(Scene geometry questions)
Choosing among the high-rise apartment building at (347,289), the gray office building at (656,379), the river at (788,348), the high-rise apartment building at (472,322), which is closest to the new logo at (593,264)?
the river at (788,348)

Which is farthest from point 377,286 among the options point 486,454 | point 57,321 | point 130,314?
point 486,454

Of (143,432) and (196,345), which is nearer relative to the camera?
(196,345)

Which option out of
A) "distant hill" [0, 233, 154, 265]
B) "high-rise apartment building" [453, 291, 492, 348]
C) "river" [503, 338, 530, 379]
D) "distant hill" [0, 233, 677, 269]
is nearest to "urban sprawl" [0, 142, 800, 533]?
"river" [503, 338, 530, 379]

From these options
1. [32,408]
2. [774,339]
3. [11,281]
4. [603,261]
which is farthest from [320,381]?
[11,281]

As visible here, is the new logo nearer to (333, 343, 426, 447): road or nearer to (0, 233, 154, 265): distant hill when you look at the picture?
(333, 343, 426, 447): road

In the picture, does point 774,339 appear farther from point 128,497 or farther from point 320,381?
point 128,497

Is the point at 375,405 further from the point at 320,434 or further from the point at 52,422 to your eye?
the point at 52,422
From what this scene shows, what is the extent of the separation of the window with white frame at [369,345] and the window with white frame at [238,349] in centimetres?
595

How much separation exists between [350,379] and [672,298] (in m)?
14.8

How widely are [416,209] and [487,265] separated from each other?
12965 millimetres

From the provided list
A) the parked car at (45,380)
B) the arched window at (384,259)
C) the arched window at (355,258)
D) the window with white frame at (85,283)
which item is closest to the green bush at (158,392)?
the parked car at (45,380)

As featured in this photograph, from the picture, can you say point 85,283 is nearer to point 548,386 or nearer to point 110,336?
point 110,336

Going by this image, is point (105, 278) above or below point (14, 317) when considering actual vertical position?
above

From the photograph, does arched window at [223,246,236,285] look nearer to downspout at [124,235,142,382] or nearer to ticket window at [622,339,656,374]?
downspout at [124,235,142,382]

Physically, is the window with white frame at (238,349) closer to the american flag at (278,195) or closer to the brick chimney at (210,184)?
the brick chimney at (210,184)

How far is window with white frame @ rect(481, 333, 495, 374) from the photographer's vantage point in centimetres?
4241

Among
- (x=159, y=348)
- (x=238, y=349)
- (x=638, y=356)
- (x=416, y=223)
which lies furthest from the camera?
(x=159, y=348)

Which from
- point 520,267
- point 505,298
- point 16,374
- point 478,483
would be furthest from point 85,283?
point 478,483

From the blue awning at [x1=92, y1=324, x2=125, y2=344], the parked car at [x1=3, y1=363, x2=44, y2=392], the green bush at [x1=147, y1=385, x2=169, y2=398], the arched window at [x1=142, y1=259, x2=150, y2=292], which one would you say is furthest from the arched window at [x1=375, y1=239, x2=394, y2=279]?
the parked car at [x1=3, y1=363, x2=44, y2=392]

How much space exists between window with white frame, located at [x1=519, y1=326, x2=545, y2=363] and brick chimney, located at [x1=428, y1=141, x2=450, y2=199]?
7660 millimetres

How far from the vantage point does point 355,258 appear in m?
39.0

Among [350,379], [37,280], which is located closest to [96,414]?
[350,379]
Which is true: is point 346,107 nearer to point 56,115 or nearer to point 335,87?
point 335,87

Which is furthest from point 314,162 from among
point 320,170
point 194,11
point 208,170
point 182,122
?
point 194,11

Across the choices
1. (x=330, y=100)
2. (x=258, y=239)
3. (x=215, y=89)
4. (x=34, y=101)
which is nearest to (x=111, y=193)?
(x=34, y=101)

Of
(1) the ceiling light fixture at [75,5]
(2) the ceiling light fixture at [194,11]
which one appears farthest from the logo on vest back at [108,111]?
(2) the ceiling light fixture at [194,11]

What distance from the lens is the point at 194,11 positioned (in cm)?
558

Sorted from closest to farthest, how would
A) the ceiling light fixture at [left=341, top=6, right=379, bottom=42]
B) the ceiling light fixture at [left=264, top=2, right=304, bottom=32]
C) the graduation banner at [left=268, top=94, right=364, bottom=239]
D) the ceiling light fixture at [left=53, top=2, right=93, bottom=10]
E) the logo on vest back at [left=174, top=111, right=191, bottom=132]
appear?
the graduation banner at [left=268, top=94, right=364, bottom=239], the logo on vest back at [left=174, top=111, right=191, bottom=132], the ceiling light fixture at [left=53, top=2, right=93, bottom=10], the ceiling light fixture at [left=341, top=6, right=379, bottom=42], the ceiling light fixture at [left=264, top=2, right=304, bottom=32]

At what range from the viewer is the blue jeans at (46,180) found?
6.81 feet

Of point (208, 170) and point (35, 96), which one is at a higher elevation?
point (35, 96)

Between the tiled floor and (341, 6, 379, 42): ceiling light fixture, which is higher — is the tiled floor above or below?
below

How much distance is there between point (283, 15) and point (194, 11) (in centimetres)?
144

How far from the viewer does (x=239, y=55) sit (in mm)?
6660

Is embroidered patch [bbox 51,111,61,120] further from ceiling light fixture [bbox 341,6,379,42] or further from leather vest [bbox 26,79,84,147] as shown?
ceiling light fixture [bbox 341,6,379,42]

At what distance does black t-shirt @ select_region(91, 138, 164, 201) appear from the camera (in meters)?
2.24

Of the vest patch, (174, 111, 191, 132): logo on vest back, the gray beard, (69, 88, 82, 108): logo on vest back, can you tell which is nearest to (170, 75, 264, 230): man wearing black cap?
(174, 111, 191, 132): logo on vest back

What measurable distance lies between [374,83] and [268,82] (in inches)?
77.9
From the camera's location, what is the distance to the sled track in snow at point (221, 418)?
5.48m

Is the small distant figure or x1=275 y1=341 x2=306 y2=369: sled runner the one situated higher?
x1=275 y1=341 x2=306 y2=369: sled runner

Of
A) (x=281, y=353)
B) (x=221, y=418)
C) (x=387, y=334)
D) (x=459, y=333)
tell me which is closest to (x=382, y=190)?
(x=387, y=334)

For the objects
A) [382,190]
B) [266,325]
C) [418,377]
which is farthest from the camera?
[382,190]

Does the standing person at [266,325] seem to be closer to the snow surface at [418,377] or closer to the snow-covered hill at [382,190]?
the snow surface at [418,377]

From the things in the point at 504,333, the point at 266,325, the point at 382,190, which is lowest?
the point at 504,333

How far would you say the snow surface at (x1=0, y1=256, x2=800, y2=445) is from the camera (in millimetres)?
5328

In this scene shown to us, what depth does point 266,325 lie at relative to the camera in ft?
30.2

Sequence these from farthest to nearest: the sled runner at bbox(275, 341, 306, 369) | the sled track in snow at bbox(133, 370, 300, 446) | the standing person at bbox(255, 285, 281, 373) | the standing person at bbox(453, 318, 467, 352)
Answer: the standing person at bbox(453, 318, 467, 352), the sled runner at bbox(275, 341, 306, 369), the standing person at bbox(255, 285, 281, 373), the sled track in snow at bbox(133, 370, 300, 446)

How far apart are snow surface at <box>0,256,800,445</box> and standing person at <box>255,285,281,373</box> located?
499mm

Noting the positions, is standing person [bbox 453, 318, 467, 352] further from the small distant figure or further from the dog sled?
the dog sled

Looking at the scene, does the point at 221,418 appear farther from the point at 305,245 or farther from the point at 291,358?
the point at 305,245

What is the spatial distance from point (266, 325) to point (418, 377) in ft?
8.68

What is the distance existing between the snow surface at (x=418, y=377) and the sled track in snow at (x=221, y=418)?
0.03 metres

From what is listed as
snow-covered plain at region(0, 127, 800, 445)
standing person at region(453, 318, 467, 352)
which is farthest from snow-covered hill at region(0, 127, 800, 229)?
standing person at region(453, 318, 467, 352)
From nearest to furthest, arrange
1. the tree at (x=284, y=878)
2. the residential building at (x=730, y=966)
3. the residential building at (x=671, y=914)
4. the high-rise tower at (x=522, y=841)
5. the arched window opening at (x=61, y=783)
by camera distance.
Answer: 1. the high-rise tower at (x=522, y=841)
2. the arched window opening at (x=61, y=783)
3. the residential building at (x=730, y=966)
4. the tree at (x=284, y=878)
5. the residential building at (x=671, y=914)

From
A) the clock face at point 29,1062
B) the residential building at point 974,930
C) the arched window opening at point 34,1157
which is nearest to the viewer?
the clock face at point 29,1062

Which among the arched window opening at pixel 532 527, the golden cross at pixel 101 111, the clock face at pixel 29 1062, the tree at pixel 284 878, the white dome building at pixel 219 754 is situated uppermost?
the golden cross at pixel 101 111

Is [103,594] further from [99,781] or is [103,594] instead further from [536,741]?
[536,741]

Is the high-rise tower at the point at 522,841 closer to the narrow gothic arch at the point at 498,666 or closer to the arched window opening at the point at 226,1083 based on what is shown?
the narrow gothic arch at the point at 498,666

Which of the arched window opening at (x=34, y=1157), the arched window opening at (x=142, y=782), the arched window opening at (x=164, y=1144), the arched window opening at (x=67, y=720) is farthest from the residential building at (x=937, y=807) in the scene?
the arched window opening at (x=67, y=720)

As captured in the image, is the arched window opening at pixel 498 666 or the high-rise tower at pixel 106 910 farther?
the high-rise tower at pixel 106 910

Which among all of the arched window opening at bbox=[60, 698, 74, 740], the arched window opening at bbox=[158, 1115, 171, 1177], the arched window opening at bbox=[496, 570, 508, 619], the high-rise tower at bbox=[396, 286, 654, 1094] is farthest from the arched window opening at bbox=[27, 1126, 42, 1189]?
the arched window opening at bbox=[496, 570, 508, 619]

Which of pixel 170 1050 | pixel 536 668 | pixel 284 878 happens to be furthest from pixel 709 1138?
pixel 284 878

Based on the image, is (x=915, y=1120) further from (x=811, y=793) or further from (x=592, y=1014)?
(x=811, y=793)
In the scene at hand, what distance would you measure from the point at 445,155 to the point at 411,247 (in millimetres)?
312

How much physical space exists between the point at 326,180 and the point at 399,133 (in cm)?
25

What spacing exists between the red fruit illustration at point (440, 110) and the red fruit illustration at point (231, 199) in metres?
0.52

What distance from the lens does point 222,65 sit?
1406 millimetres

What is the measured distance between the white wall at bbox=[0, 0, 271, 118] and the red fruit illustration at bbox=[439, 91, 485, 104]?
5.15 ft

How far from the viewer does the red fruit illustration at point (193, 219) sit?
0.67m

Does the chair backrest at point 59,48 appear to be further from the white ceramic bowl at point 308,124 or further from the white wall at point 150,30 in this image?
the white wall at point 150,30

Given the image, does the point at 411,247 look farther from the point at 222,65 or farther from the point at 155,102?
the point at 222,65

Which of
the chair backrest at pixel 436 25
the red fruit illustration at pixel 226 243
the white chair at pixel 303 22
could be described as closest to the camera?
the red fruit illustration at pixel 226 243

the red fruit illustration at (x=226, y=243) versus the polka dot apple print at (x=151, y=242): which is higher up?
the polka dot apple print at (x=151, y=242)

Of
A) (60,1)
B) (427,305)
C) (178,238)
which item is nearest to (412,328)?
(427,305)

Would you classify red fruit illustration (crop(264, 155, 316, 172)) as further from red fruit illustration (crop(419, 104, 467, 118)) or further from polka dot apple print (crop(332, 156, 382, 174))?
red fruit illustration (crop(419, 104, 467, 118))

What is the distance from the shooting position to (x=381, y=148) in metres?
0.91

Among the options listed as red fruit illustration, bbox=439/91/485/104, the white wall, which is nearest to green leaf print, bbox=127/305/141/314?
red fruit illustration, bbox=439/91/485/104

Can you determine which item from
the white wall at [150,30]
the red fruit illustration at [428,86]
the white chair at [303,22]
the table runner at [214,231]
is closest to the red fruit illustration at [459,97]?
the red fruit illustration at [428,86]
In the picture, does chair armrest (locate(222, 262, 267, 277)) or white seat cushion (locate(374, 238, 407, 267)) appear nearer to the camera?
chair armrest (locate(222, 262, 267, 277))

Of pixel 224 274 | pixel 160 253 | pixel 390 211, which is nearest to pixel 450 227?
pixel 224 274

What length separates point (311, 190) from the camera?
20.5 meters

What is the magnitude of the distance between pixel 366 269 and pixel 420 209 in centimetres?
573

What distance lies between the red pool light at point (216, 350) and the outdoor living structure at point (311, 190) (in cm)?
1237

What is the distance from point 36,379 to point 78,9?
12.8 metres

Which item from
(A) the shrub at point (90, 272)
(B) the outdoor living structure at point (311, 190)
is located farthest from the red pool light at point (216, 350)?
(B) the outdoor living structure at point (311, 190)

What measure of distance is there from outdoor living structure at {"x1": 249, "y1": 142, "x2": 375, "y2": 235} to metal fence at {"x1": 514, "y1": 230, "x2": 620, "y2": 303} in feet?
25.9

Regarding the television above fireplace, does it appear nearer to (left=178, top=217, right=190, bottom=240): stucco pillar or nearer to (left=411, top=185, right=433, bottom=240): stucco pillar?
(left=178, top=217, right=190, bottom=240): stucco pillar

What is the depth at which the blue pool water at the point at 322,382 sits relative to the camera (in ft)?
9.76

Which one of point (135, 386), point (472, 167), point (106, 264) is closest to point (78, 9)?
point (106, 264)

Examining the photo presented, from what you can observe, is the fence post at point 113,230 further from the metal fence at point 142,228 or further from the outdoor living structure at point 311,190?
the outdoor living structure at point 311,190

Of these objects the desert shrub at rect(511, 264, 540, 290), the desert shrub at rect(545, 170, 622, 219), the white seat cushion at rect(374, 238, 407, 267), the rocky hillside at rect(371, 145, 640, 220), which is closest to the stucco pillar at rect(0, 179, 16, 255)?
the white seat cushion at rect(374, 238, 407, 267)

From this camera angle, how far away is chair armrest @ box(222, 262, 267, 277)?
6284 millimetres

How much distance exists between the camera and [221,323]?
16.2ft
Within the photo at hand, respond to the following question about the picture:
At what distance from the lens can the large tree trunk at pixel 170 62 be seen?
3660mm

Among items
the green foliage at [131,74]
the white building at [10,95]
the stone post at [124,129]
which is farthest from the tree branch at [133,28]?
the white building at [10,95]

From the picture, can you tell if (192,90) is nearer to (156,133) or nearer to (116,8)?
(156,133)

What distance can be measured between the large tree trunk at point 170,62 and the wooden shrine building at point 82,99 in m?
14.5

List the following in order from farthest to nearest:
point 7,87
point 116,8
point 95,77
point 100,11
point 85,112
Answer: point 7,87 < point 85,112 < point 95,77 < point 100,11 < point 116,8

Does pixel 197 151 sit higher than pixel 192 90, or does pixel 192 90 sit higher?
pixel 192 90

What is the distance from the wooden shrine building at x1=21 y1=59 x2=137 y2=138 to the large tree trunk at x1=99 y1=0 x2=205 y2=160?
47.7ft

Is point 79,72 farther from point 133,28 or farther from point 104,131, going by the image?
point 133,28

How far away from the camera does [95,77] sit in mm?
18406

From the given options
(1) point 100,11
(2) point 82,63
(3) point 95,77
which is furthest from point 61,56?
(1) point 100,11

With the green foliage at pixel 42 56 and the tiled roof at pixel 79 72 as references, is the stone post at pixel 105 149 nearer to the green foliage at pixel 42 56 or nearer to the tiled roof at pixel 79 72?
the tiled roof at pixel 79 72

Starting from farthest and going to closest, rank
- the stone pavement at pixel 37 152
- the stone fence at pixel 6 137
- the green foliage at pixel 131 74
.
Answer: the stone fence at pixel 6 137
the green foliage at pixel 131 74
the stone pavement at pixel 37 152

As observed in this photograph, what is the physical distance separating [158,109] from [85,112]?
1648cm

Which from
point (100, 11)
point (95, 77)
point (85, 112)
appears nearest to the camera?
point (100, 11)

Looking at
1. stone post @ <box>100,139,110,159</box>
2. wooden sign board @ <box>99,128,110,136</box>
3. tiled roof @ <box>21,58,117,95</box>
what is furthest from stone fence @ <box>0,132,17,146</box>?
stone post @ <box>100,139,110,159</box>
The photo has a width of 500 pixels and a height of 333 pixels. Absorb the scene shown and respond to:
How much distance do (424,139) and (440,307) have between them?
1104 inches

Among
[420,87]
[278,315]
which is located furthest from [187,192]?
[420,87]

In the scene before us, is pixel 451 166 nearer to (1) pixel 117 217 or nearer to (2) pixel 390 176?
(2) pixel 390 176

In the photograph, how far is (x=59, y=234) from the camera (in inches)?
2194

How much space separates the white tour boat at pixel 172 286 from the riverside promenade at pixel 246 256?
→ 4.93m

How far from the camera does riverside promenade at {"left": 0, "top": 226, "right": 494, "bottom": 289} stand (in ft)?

▶ THE TASK
Change every "distant hill" to "far-off hill" in everything from the start of the material down to the line containing "12965 millimetres", and give those lines again with nothing else altered.

▶ ANSWER IN FULL
Choosing among the high-rise apartment building at (347,289), the gray office building at (656,379), the river at (788,348), the high-rise apartment building at (472,322), which is closest to the new logo at (593,264)?
the river at (788,348)

Which is farthest from point 377,286 among the options point 486,454 | point 57,321 | point 130,314?
point 486,454

Of (143,432) and (196,345), which is nearer relative to the camera?
(196,345)

Which option out of
A) "far-off hill" [0, 233, 154, 265]
B) "high-rise apartment building" [453, 291, 492, 348]
C) "river" [503, 338, 530, 379]
D) "far-off hill" [0, 233, 677, 269]
is nearest to "urban sprawl" [0, 142, 800, 533]?
"river" [503, 338, 530, 379]

From these options
1. [32,408]
2. [774,339]
3. [11,281]
4. [603,261]
which is farthest from [320,381]?
[11,281]

As visible here, is the new logo nearer to (333, 343, 426, 447): road or nearer to (0, 233, 154, 265): far-off hill when you look at the picture?
(333, 343, 426, 447): road

In the picture, does point 774,339 appear farther from point 128,497 or farther from point 320,381?
point 128,497

Is the point at 375,405 further from the point at 320,434 or further from the point at 52,422 to your eye?
the point at 52,422
From what this scene shows, what is the extent of the separation of the window with white frame at [369,345] and the window with white frame at [238,349] in centimetres?
595

How much separation exists between [350,379] and [672,298] (in m)?
14.8

How widely are [416,209] and [487,265] separated from each other?
12965 millimetres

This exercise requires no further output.